I personaggi del romanzo pensano, sentono, si comportano in un certo modo perché vivono in un certo contesto, che li ha conformati anche nell’intimo.
La parte preponderante della narrazione è assunta naturalmente dall’analisi del protagonista, che campeggia al centro dell’attenzione per quasi tutto il romanzo.

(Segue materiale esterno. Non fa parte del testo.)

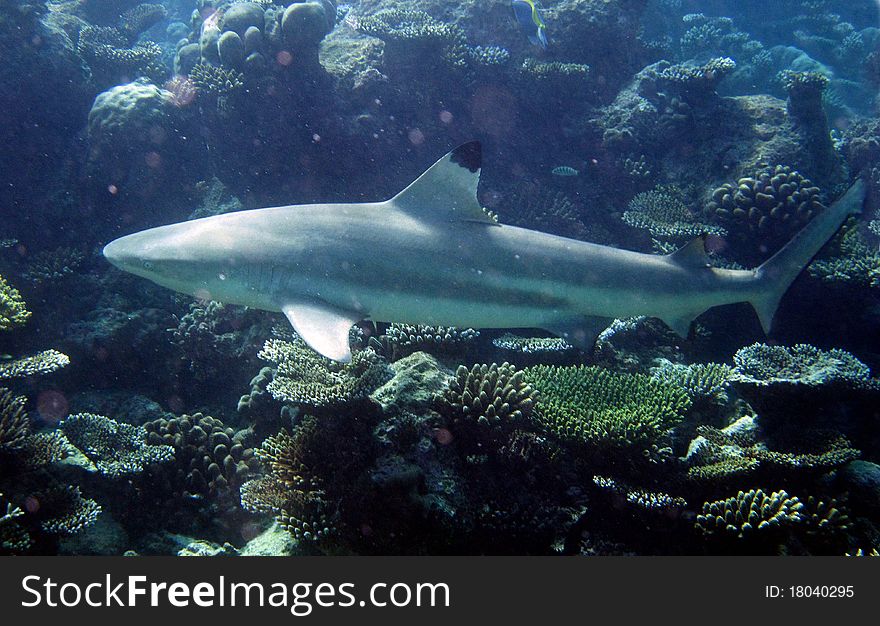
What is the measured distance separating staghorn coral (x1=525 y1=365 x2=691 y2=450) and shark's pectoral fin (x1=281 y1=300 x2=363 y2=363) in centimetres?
192

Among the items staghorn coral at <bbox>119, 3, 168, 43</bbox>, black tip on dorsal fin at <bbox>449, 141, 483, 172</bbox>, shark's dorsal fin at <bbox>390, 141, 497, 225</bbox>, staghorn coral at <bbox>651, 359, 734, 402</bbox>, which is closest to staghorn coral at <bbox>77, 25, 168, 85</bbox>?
staghorn coral at <bbox>119, 3, 168, 43</bbox>

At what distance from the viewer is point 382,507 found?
12.3 feet

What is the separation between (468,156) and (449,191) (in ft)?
1.08

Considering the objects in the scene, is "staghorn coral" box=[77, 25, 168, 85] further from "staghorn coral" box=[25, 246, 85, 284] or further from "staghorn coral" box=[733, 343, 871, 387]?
"staghorn coral" box=[733, 343, 871, 387]

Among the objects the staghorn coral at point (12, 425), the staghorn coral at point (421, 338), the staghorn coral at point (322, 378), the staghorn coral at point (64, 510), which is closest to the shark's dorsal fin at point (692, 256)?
the staghorn coral at point (421, 338)

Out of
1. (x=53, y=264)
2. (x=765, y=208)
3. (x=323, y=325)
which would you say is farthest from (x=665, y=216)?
(x=53, y=264)

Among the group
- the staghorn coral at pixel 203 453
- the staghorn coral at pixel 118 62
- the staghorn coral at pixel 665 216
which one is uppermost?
the staghorn coral at pixel 118 62

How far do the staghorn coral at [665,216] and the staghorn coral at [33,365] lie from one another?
27.7 ft

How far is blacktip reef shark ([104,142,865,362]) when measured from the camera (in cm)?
400

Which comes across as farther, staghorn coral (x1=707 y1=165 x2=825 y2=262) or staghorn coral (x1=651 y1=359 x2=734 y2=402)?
staghorn coral (x1=707 y1=165 x2=825 y2=262)

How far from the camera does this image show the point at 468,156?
4.19 metres

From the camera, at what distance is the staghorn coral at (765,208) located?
7.83 meters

Emilio è:
- dal punto di vista sociale, un piccolo borghese, la cui squallida condizione è anche nel suo caso effetto di un processo di declassazione; al tempo stesso è un intellettuale, che ha scritto in gioventù un romanzo, ed è intriso di letteratura, tanto da interpretare costantemente il reale attraverso schemi letterari;
- dal punto di vista psicologico, un debole, un “inetto”, che ha paura di affrontare la realtà e per questo si è costruito un sistema protettivo, conducendo un’esistenza cauta che gli garantisce calma e sicurezza, ma implica la rinuncia al godimento, la mortificazione della vita; è una sorta di limbo, di sospensione vitale, che il titolo del romanzo defisse “senilità”, che si oggettiva nella chiusura entro il nido domestico.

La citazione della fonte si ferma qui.